Although some of the more enlightened manufacturers, and notably some brokers, use PDE or palm pilots, most of the TOO data is still manually processed.
So you will inevitably notice that TOO orders are often slow to arrive (if you do the checking job properly) and come with more errors.
The slowness and the errors are naturally there because they are based on the Rep writing and sending fax orders, re-keying and other manual handicaps.
In fact wholesalers may sit on the faxed TOO paperwork, let it build up, until the picking workload calms down and then they flood the floor with TOOs to keep the work force moderately busy, in otherwise slack times of the working week. You are aware of this, aren't you?
The PEG network program, that ties the wholesaler to the supplier, electronically, in sort of the reverse way that the PDE ties the pharmacy to the wholesaler, is also now being used by the more progressive manufacturers to process your TOO requirements.
What can you,or should you do to maximise the turn over order processes to better service your pharmacy operation?
Two things.
The first, foremost and most compelling is to request that the wholesaler and the sales representative use the EAN.UPC (barcode) unique product identifier to capture and process the order.
This is retail rule 1.
Secondly, the representative should understand that if the pharmacy was to use the PDE and send the order to the wholesaler electronically, the order is in the pharmacy the next day. Not only is it there, on the shelf and ready to sell, it will be delivered with far less errors that if manually processed.
Therefore the representative should hear from the customer, that's you, that you are reluctant to give turn over orders that will take, days, weeks, to arrive with less accuracy than if you just ordered it in normally.
Presumably, the pharmacy is being offered an incentive to place the 'buy' with the representative?
If you do the real sums you will find that the 'good deal' somewhat evaporates if the product is not in the pharmacy to sell. And if it creates more credit notes and results in more lost sales, then you should have just ordered it that day as usual. There is no radical change required here, no rocket science, only the acceptance of change.
Pharmacy has changed.
Highest use of dispensary computers, POS, PDEs and hosted back room computers in the world.

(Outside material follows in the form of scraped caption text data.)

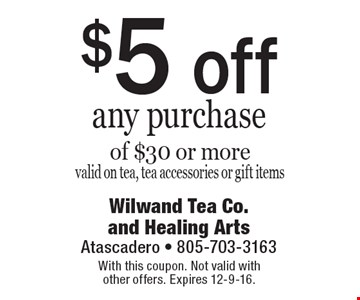 $5 off any purchase of $30 or more valid on tea, tea accessories or gift items. With this coupon. Not valid with other offers. Expires 12-9-16.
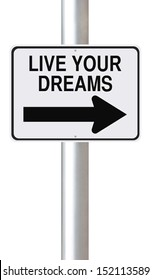 A modified one way street sign on living your dreams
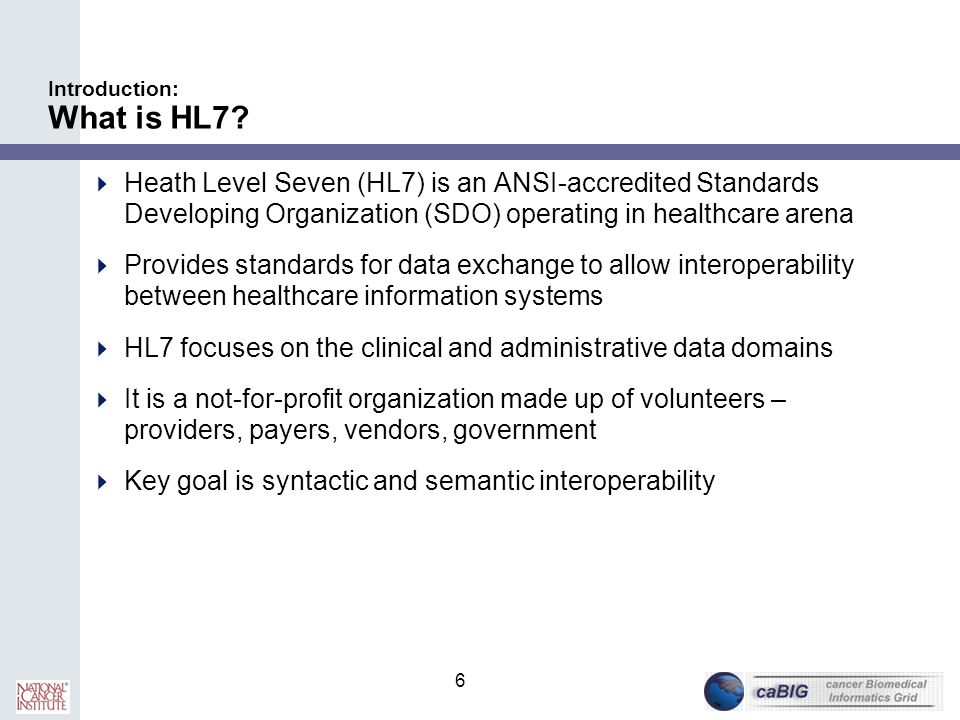Introduction: What is HL7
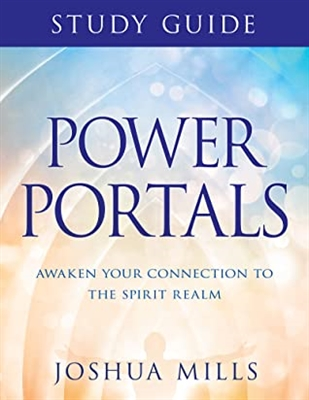 Power Portals: Awaken Your Connection to the Spirit Realm - Joshua Mills (Study Guide)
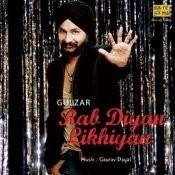 Rab Diyan Likhiyan Gulzar Bhakar Songs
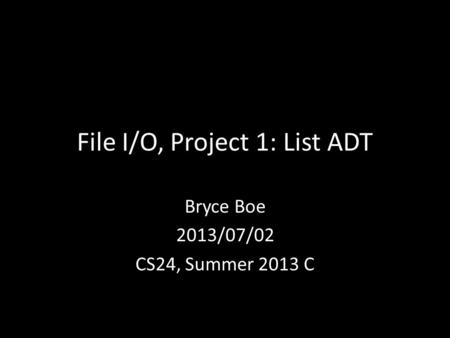 File I/O, Project 1: List ADT Bryce Boe 2013/07/02 CS24, Summer 2013 C.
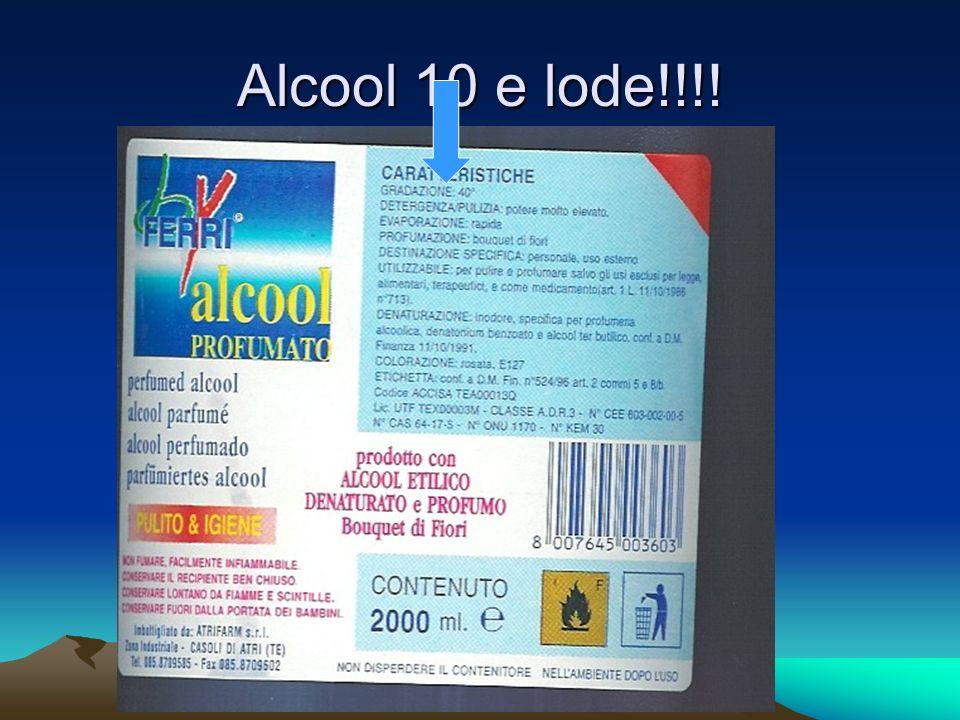 Alcool 10 e lode!!!!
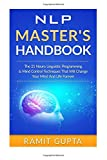 NLP Master's Handbook: The 21 Neuro Linguistic Programming & Mind Control Techniques That Will Change Your Mind And Life Forever (NLP training, Self-Esteem, Confidence, Leadership Book Series)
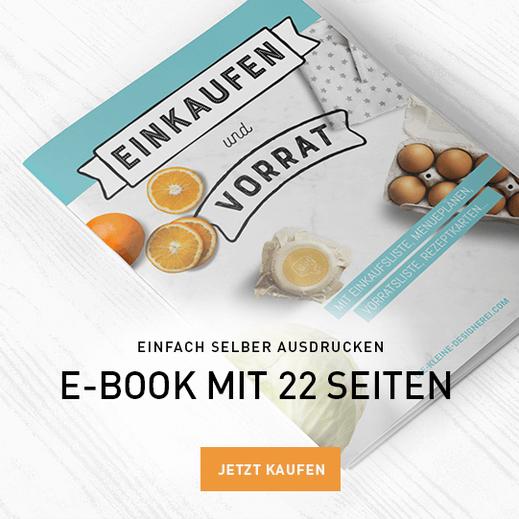 E-Book zum Einkaufen, Vorratshaltung und Menuplanung: www.alles-zum-ausdrucken.de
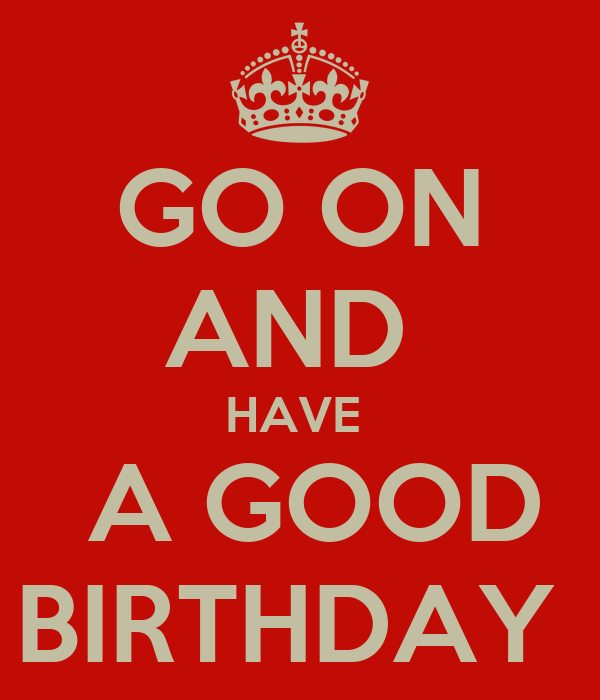 GO ON AND  HAVE   A GOOD BIRTHDAY
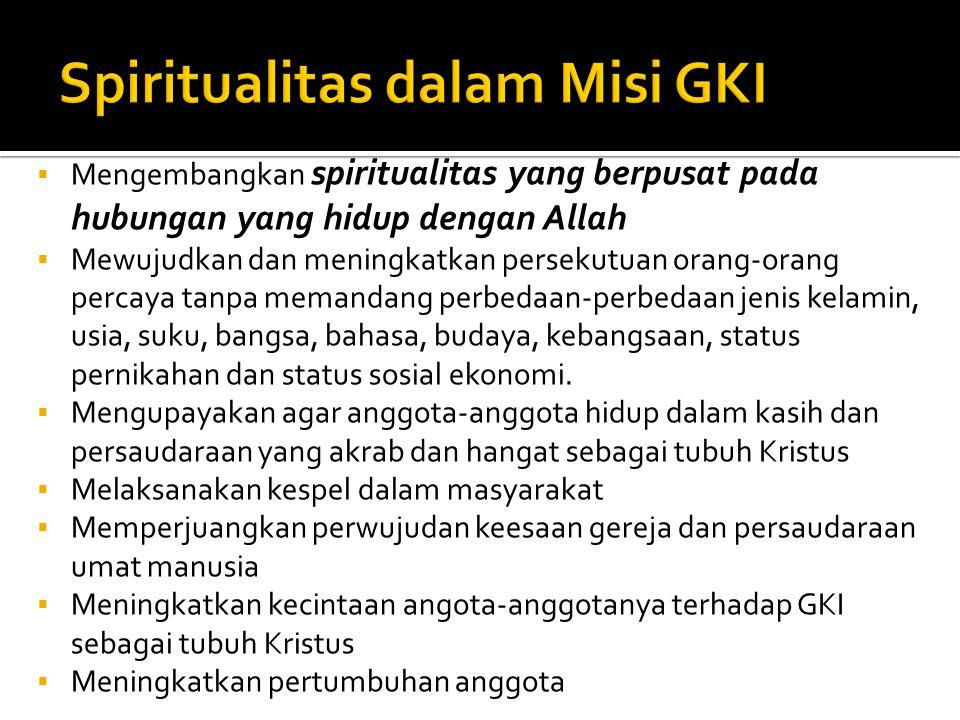  Spiritualitas sangat bergantung pada kadar hidupnya hubungan kita dengan Allah dalam Yesus Kristus  Makin hidup, makin spiritual.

So why should you suffer inadequate business practice?
Pharmacy has invested in technology, why hasn't the supply partner?
Remember it this way.
You drive most of the business.
Certainly the wholesaler order taking business, at an electronic baud rate, is made possible by the significant IT investment you have made.
So why should some of the manufacturers, with wholesaler compliance by default, run this part of your business at the speed of the fax machine process? Why accept minutes to transmit an order, being replaced by days and weeks for written orders to be transcribed and faxed to the wholesaler?
Bit of the old Byzantine days is back again here mate.
As the young and trendy would say - go figure!